* **EXERCISE GOAL**
Carry on the forum thread below about improving blood flow, starting from the point where it ends.

* **PROVIDED TEXT**

# improving blood flow



## Newday (Apr 27, 2005)

Been thinking about what the acupuncturist said and how I could improve blood flow

any ideas?

Dawn


----------



## Cyann (Oct 10, 2004)

Hi Dawn,

I had acupuncture and IVF and my acupuncture said to keep my feet and tummy warm. So ia always have some socks and a sleevels jumper to hand to throw over things. But that was all she said really. I'm going to stock up on some pg books today so if I read anything helpful I'll let you know.

Cyann


----------



## ladyblue (Sep 13, 2005)

Hi Dawn, 

I've been told taking baby aspirin every day helps with blood flow. 

Also I'm on pentoxyfiline to improve blood flow around the uterus - but this has been prescribed by Institute Marques in Barcelona, not sure if GPs over here will prescribe it. (I had a Doppler scan which showed that my blood flow was not ideal.)

Debs
  x


----------



## three_stars (Jan 19, 2006)

Dear DAwn,  I have already mentioned these things elsewhere so hope you not tired if I repeat.  Finally have a chance to catch up today so taking advantage as never know how tomorrow will be!!! 

Even though I never really showed a bad doppler or blood flow ( except a one time visit with a IVF DR that I did not like or trust really)  but my DR in AThens said that she basically would put anyone over about 42 on anticoagulants ( Lovenox/clexane/ pentoxyfiline) for blood flow just in case.  Basically she said that it is equal to about 3 baby aspirin in strength but of course without the danger of that much aspirin.

The acupuncture and viagra also have been shown to help with blood flow.  I think there are some various herbs and such some people believe are helpful but if you go that route you have to  be careful as some can also be dangerous in pregnancy. 
I was having lining problems but it seems you can have a thin lining and good b flow and vice versa. 
Good Luck Dawn

Bonnie


----------



## Fluffywithteeth (Sep 25, 2006)

Hi there
Sounds liek oyu've had great suggestions already - do check with your consultant though before takign anything - incl aspirin - just to be safe. I've been having osteopathy to help with blood flow and i think it's helped alot
Good luck
fx


----------



## Cyann (Oct 10, 2004)

Anyone else heard about co-enzyme Q10 improving blood flow. Been taking this on and off but just abour remember to take my pregnacare and pessaries let alone another capsule of stuff!


----------



## ♥JJ1♥ (Feb 11, 2006)

I've had viagra and progynova for blood flow. I take co-enzyme 10 for it but unfortunately I think I have had my endo lining damaged from ERPC and D&C's and have adhesions
L x


----------



## three_stars (Jan 19, 2006)

Hi JJ1,  I started having problems with my lining too after last D and C.  You may want to look into the yahoo groups for Asherman's SYndrome.  Very informative.  ( AS is a result of interventions in the uterus such as D and C and not a lot of DRs are aware of this problem so if you think you have this you would be wise to do some research on it, IMO.)  There are also some experts mentioned that the members reccommend.. many in USA but also in Germany.  There may be a UK subgroup.
Good luck.

Bonnie


----------



## bottleofwater (Jun 19, 2007)

Hi Bonnie

I also I am worried about my lining from D&C i am a member of the ashermans community but did not get diagnosed that via a c list doctor here.  I just wanted to ask did you have many d&c's ore erpc, and how did you resolve your lining.  thanks Bowx


----------



## three_stars (Jan 19, 2006)

Data records
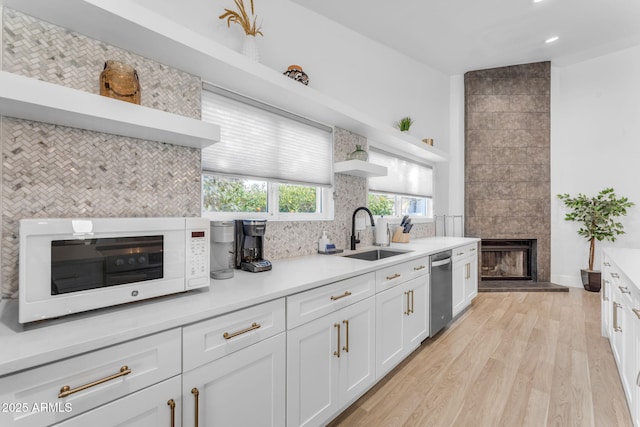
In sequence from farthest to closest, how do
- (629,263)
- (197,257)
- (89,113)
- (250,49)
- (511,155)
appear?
1. (511,155)
2. (629,263)
3. (250,49)
4. (197,257)
5. (89,113)

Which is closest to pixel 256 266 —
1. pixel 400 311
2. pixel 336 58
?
pixel 400 311

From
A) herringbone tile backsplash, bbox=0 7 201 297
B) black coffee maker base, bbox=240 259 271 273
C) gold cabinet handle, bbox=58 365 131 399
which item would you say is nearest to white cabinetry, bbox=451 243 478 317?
black coffee maker base, bbox=240 259 271 273

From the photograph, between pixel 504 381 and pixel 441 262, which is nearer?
pixel 504 381

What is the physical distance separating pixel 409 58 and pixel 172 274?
3993mm

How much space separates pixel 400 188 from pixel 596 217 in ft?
9.55

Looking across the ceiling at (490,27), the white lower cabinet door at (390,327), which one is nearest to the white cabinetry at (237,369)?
the white lower cabinet door at (390,327)

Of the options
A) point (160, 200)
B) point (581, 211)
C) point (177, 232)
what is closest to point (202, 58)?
point (160, 200)

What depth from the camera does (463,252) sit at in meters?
3.42

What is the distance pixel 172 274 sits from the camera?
122 centimetres

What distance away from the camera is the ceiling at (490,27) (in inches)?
117

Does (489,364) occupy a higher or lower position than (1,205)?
lower

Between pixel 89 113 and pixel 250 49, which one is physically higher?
pixel 250 49

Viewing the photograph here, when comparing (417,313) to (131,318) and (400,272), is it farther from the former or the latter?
(131,318)

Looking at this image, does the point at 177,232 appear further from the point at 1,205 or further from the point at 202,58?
the point at 202,58
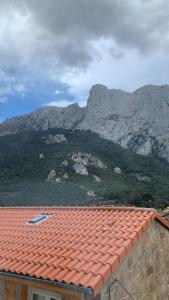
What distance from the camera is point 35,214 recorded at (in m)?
12.4

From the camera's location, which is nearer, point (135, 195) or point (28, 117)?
point (135, 195)

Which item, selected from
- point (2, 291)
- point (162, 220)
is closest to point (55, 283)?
point (2, 291)

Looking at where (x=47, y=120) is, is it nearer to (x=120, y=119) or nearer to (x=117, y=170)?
(x=120, y=119)

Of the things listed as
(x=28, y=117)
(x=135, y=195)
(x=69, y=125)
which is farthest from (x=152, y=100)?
(x=135, y=195)

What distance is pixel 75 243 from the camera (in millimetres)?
8766

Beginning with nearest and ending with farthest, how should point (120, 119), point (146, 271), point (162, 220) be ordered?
1. point (146, 271)
2. point (162, 220)
3. point (120, 119)

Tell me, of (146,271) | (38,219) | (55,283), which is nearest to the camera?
(55,283)

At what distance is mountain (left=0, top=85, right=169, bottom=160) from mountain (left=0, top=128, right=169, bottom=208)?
16.3ft

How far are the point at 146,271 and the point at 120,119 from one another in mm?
85563

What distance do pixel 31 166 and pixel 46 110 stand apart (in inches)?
1776

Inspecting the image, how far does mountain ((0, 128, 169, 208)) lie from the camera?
44.9 meters

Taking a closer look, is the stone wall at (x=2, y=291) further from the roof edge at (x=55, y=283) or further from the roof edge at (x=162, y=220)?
the roof edge at (x=162, y=220)

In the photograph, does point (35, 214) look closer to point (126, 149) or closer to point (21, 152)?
point (21, 152)

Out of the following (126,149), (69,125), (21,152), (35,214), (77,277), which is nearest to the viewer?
(77,277)
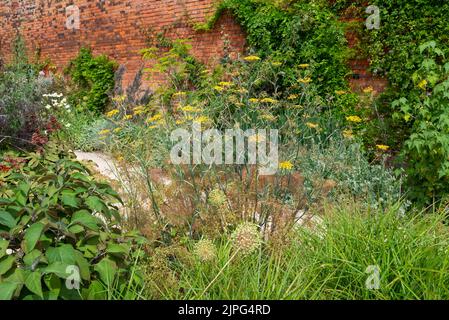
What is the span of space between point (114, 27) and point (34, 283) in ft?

* **RESPONSE AREA**
Fortunately i think if i did in fact have asherman's then it was mild.  I previously suffered infertility from polyps and have had many hysterscopies over the years but then the last time just has a d and c to remove the area with thickening in the wall.  What a mistake... never again.  I have a thin lining for 7 months after that and really was not much to do but wait.  Finally losing patience with that  started acupuncture, viagra and was on clexane, and trental plus lots of vits, minerals.. tried to eat protein more.  Will never know if these things helped or if it was just long enough wait that it fixed itself.  
However for anyone with adhesions and worse cases of Asherman's you really need to see someone that is expert about this.  I read so many stories on that group that would break your heart... but many managed to overcome the AS and have children.  I just received a notice form the group that their will be a NYTimes article out soon about AS.  One of the biggest problems is lack of awareness even amongst medicl profession.  In USA it seems almost routine to do a D and C after a m/c.  As I recall reading doing a D and C soon after birth is particularly bad but is often done to remove leftover bits..... good to be informed better about the later risks to your fertility.

Good luck.

Bonnie


----------



## bottleofwater (Jun 19, 2007)

thanks Bonnie, and good luck with you pregnancyx


----------



## HEM (Dec 19, 2005)

Hi

I had accupunture with my FET and it seem to work well.

I will send you some info I have on it

Helen xxx


----------



## bottleofwater (Jun 19, 2007)

i had acupuncture today which was pretty interesting, not undergoing FET at the present, but I am sure what I had was good for blood flow, I had a few needles around my stomach and then a small electrical current was fed to it.  This is a fertility acupuncterist, so it would be good to find one of those.


----------



## nikkis (May 29, 2006)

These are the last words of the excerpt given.